◆ Given information ◆

## START

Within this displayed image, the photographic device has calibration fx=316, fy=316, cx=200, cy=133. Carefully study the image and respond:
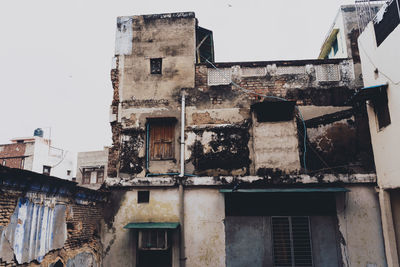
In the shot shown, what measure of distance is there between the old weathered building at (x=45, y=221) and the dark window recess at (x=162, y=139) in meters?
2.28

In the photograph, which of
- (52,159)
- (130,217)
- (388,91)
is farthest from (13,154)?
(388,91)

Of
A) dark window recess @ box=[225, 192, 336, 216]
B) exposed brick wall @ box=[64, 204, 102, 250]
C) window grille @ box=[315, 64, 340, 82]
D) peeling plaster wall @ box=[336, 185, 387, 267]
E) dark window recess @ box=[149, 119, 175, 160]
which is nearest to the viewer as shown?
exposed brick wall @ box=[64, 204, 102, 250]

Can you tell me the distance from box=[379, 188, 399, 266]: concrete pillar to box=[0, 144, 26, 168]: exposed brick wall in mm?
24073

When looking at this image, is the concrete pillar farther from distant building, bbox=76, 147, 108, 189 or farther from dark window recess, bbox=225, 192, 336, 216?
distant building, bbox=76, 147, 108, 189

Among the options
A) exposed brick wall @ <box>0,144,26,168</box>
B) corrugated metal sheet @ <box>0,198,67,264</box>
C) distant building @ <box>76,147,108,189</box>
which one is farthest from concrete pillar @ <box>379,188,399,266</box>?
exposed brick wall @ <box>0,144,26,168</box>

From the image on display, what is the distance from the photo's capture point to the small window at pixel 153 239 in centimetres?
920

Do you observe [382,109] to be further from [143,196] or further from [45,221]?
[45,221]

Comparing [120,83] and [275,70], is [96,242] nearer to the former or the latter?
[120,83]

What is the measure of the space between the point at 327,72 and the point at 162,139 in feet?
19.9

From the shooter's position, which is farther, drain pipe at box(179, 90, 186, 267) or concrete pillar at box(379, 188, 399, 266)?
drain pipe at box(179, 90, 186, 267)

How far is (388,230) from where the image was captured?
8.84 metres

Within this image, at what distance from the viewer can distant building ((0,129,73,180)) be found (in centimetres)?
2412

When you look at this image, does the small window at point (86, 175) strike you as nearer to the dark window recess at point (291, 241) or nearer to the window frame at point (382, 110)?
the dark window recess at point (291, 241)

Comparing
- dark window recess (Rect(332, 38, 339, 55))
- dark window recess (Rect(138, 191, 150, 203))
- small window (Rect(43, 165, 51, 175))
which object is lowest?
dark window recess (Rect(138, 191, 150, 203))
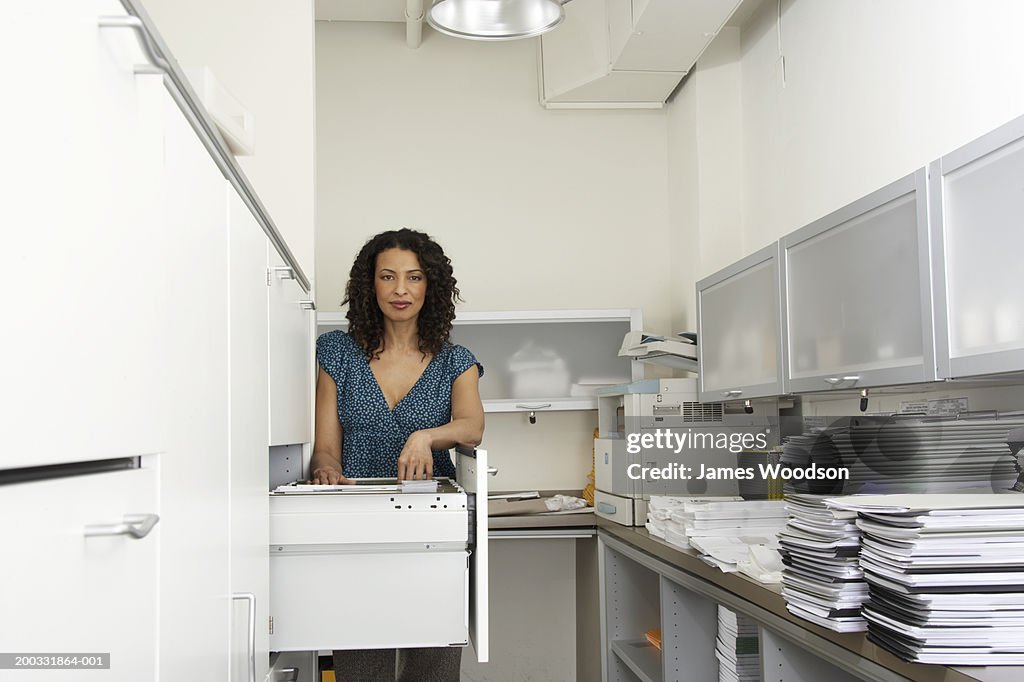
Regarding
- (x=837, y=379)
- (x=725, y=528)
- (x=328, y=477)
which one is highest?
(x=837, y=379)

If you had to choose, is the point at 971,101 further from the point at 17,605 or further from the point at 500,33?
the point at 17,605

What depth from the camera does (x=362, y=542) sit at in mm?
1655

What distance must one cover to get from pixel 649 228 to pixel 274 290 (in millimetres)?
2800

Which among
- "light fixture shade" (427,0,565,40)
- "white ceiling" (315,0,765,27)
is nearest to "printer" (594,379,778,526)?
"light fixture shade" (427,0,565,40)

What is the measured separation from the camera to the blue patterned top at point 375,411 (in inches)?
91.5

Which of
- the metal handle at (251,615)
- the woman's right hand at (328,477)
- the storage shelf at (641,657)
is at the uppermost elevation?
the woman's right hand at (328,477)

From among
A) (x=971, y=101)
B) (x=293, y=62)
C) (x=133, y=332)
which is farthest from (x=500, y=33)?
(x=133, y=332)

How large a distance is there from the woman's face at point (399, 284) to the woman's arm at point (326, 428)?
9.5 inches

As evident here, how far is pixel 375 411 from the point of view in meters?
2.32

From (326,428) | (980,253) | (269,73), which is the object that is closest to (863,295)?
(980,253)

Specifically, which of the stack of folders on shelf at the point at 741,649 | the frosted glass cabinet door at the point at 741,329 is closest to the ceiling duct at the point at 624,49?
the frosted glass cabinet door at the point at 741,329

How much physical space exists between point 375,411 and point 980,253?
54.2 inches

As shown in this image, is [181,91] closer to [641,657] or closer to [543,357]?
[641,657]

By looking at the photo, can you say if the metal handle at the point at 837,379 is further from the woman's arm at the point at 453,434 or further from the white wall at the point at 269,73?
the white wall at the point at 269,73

## END
## START

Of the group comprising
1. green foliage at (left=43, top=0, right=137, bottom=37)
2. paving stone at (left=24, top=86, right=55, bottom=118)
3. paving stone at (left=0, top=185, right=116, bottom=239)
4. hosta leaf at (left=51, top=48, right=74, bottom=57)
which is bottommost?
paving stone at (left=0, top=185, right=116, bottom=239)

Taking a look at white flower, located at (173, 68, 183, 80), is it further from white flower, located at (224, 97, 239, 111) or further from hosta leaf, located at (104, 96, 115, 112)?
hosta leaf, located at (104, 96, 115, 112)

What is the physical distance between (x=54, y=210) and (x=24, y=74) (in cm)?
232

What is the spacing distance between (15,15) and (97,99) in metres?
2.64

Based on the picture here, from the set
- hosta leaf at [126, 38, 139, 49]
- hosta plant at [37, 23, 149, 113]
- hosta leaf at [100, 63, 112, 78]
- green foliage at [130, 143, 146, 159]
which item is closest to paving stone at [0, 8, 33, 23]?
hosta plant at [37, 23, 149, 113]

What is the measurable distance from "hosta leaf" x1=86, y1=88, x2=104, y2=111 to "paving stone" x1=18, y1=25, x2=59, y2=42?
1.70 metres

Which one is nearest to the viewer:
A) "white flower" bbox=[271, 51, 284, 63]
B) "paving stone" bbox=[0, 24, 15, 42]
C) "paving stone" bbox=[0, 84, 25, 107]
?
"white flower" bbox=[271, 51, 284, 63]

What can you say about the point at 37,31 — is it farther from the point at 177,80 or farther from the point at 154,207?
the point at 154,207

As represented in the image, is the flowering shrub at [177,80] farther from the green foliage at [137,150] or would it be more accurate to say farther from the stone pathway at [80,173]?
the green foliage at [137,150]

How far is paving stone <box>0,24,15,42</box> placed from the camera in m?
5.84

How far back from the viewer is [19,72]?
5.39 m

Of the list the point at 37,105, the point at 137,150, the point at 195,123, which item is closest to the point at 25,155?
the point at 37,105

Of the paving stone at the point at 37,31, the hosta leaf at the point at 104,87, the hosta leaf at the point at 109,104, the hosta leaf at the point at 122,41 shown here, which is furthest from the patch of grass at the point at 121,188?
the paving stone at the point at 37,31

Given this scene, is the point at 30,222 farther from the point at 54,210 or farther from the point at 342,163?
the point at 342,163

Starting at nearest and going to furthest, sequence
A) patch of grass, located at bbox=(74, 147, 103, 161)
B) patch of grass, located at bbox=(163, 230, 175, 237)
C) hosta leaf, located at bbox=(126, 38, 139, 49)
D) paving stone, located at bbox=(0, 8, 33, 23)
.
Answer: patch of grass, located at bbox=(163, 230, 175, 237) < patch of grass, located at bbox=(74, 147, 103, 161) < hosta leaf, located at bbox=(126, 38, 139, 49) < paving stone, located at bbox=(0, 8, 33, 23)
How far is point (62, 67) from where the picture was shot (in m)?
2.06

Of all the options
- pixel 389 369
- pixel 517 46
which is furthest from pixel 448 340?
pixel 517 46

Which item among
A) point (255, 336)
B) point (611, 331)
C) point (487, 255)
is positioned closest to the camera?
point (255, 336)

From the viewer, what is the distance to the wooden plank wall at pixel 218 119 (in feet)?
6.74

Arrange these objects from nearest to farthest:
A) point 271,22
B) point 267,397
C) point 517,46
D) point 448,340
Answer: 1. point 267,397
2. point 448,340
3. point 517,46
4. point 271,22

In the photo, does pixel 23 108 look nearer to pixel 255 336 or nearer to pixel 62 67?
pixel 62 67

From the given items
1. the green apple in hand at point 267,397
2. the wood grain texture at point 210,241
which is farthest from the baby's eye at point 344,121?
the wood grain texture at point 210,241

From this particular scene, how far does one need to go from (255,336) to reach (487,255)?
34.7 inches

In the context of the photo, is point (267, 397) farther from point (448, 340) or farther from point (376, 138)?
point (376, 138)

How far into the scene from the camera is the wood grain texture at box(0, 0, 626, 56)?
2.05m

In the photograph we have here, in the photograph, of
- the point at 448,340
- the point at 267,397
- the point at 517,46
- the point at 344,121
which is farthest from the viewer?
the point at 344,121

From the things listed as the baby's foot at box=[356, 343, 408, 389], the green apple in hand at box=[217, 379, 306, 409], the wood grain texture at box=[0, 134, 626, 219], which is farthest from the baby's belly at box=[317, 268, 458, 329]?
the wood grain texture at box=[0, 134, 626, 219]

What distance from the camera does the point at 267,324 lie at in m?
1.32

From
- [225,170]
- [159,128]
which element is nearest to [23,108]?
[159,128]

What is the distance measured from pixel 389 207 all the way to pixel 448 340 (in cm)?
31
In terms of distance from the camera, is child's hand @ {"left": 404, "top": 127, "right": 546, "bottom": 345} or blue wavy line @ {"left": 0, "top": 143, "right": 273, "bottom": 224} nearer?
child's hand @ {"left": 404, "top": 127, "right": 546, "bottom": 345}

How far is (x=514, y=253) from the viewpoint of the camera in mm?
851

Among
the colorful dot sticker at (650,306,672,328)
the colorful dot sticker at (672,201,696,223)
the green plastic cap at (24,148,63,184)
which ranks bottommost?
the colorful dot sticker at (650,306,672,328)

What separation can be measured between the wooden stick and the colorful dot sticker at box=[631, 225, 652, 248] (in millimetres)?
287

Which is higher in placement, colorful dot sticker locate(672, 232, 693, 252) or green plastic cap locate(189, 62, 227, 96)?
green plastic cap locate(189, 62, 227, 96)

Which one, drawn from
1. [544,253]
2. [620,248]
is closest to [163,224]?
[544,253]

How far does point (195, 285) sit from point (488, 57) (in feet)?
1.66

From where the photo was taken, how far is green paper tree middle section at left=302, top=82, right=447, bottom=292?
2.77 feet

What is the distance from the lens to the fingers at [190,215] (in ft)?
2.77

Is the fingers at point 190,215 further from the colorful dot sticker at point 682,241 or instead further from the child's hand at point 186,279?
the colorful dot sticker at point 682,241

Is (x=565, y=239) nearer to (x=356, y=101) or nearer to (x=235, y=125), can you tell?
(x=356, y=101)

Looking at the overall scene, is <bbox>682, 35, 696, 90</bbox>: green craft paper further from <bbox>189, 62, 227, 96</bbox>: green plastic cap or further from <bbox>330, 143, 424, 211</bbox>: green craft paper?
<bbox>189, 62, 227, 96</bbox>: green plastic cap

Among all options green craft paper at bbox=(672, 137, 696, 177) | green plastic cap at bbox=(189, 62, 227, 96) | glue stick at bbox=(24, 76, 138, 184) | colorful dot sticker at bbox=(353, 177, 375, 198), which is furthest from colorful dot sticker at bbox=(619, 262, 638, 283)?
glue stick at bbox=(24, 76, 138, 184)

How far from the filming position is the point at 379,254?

## END
## START

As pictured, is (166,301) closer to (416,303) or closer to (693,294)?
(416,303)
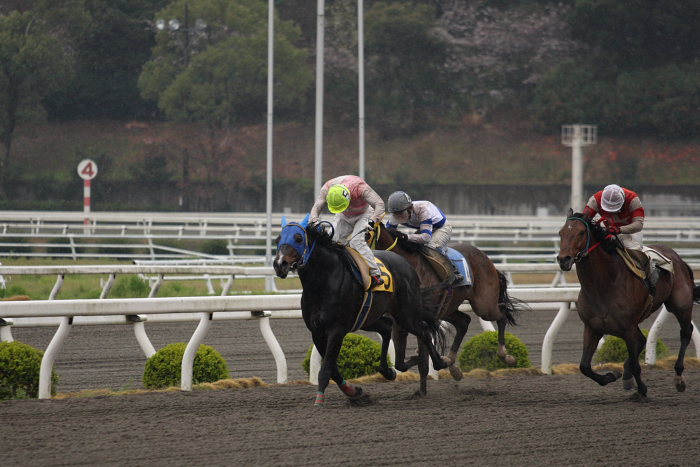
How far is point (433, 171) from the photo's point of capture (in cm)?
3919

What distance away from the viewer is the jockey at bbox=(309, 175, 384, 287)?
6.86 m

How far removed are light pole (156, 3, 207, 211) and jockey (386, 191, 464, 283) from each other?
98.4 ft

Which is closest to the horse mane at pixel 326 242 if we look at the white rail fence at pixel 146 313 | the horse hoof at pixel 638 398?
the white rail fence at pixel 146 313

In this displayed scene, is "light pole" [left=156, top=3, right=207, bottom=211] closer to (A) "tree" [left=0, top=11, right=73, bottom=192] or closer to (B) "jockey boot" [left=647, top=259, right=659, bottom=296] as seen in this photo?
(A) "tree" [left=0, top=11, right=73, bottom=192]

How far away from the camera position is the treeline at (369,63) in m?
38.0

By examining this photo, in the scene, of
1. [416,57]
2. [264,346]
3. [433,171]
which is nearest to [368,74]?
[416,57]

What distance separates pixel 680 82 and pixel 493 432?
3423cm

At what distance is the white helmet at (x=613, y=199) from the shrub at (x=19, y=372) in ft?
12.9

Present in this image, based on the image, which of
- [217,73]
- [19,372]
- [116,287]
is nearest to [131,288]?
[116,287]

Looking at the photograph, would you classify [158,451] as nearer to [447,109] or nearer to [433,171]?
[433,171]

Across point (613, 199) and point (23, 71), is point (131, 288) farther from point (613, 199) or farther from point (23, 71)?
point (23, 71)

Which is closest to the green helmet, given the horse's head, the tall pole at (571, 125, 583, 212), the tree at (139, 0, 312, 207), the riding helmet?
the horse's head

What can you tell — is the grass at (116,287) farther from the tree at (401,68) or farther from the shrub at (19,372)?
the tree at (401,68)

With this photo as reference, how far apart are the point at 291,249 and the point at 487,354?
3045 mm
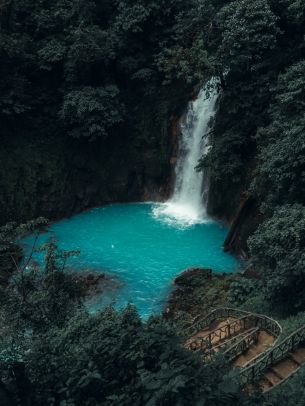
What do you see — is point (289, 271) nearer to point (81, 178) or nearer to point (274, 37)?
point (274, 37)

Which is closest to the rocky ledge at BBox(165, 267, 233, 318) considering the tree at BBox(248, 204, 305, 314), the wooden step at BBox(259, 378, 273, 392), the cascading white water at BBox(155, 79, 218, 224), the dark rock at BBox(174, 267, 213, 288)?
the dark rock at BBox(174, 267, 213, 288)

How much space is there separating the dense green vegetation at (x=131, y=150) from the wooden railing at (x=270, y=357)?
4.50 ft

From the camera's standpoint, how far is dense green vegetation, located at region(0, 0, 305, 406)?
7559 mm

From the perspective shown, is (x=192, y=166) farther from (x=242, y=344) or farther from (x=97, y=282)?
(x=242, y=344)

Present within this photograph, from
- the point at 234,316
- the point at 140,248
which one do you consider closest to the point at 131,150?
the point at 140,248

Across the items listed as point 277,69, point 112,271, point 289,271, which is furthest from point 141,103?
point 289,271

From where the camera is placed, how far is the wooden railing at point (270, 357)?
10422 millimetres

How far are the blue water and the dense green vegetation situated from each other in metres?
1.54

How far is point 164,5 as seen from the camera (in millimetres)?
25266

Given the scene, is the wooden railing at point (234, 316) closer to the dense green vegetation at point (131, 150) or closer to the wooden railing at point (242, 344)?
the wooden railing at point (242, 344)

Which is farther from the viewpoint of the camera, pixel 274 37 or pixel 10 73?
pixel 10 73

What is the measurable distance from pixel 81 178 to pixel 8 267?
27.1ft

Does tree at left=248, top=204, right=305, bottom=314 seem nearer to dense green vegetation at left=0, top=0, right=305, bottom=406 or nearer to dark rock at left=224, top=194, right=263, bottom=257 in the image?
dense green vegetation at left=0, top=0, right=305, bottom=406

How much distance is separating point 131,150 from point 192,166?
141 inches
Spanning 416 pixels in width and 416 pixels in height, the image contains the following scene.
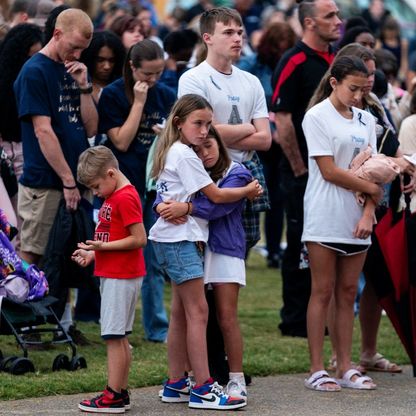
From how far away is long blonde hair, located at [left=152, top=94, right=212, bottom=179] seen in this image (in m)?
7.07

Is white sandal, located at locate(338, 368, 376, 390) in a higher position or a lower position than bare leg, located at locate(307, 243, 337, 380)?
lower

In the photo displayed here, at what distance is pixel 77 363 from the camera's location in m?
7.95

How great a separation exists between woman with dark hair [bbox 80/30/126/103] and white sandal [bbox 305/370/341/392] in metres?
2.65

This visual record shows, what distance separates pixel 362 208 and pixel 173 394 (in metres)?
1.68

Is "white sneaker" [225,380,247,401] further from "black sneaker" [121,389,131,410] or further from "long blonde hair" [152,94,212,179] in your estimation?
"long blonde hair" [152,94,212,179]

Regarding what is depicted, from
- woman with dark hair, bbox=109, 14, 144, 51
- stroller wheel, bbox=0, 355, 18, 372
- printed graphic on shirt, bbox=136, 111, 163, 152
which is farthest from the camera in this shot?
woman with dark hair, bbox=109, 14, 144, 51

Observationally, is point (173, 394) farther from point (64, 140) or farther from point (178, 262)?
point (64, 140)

## END

◆ Given task ◆
Turn the material between the lines holding "Within this displayed" and "8.84 metres", inclusive, into a numbered list, skipping blank lines and leaving out any pictures.

◆ Expected answer ◆
1. Within this displayed image, the photographic device has calibration fx=316, fy=316, cx=200, cy=133. Carefully study the image and respond:
2. In the shot shown, what measure of distance is there between the old weathered building at (x=45, y=221) and the dark window recess at (x=162, y=139) in meters?
3. 2.28
4. In the photograph, which of
5. - (52,159)
6. - (130,217)
7. - (388,91)
8. is farthest from (13,154)?
9. (388,91)
10. Of
11. A) dark window recess @ box=[225, 192, 336, 216]
12. B) exposed brick wall @ box=[64, 204, 102, 250]
13. C) window grille @ box=[315, 64, 340, 82]
14. D) peeling plaster wall @ box=[336, 185, 387, 267]
15. E) dark window recess @ box=[149, 119, 175, 160]
16. which is nearest to the viewer as shown?
17. exposed brick wall @ box=[64, 204, 102, 250]
18. Can you tell me the distance from box=[379, 188, 399, 266]: concrete pillar to box=[0, 144, 26, 168]: exposed brick wall in mm?
19. 24073
20. When looking at this image, is the concrete pillar farther from distant building, bbox=76, 147, 108, 189 or farther from dark window recess, bbox=225, 192, 336, 216?
21. distant building, bbox=76, 147, 108, 189
22. Among the options
23. A) exposed brick wall @ <box>0,144,26,168</box>
24. B) corrugated metal sheet @ <box>0,198,67,264</box>
25. C) distant building @ <box>76,147,108,189</box>
26. which one is farthest from concrete pillar @ <box>379,188,399,266</box>?
27. exposed brick wall @ <box>0,144,26,168</box>
28. From the image on display, what is the distance from the photo's capture point to the small window at pixel 153 239 in centimetres?
29. 920
30. Do you observe [382,109] to be further from [143,196] or further from [45,221]?
31. [45,221]
32. Comparing [120,83] and [275,70], is [96,242] nearer to the former or the latter?
33. [120,83]
34. What is the measure of the space between the point at 327,72 and the point at 162,139 in feet?
35. 19.9
36. From the shooter's position, which is farther, drain pipe at box(179, 90, 186, 267) or concrete pillar at box(379, 188, 399, 266)?
37. drain pipe at box(179, 90, 186, 267)
38. How far is (388,230) from where the image was captured?
39. 8.84 metres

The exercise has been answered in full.